A number of officers said that they did, and one saying that he’s spoken with people in the Hispanic community about his own background and Hispanic heritage. Ritter responded saying that such conversations with minority communities do more good than a planned community meeting ever will.

“I’m convinced that most minority folks that you know, if they think you’re asking for the right reason, will be more than happy to talk to you about their lives. Now, obviously you don’t want to go out on calls and start getting in people’s personal lives, but you’re a good reader of people,” he said.

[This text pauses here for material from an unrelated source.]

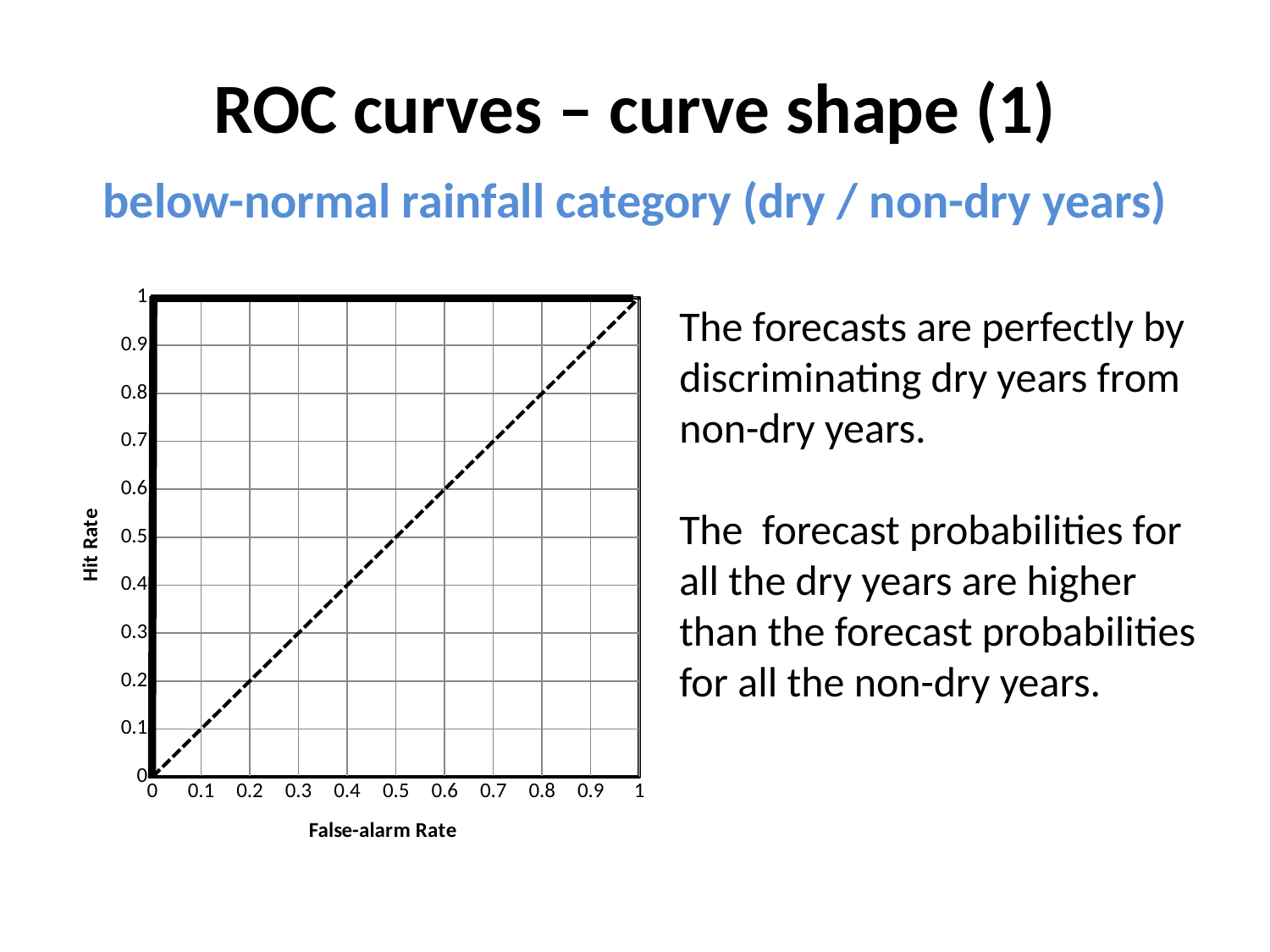
At a false-alarm rate of 0.3, is the hit rate of the solid ROC curve greater or less than 0.9? greater Does the hit rate of the dashed diagonal line rise or fall as the false-alarm rate increases? rise At a false-alarm rate of 0.4, which line has the higher hit rate, the solid ROC curve or the dashed diagonal line? the solid ROC curve At a false-alarm rate of 0.2, is the hit rate of the dashed diagonal line greater or less than 0.5? less How many lines are plotted on the chart? 2 What is the label of the x axis of the chart? False-alarm Rate What is the hit rate of the dashed diagonal line at a false-alarm rate of 0.5? 0.5 What is the hit rate of the solid ROC curve at a false-alarm rate of 0.5? 1 What is the hit rate of the dashed diagonal line at a false-alarm rate of 0.8? 0.8 What is the label of the y axis of the chart? Hit Rate What kind of chart is shown on the slide? line chart What is the maximum value shown on the y axis of the chart? 1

He had the officers then engage in an exercise to both expose and open the conversation on stereotypes. He split the room up into four groups. One he had write a number of positive stereotypes about police officers. Another, he had write down negative stereotypes about officers. The third, he had write about positive stereotypes about the LGBTQ community, and the last he had write negative stereotypes about the same community.

Going around the room, he encouraged the group writing negatively about the LGBTQ community to feel free to use whatever words come to mind. He won’t be offended, he said, and ensured he talked to Nielsen about the exercise — they weren’t going to get into trouble.

Each group had a long list of words and phrases — some saying that cops are perceived as racist, others that cops are perceived as community servants and others that the LGBTQ community is perceived as progressive and prone to community activism.

The other group had a list of slurs and misconceptions often directed at LGBTQ people. Ritter said the exercise was to both dispel myths about certain stereotypes and to put them in the shoes of people who might be at the receiving end of slurs — he said to imagine being in school, and have some of those words thrown at you.

“You’re not going to learn everything about LGBTQ today, and I’m OK with that. At 58 years old, I’m still learning about this community. Because what happens? It changes. Words change, dynamics change. It’s a constant learning process,” he said.

At the end of the first hour of the session they took a break. Ritter said during the rest of the time, they would cover topics with the intention of getting a “dialogue going to a degree that it’s never been before.” 

“When these officers leave this training, they will have a better understanding of the LGBTQ community, the community’s challenges with police through history and the direction that they’re going from this point on,” he said.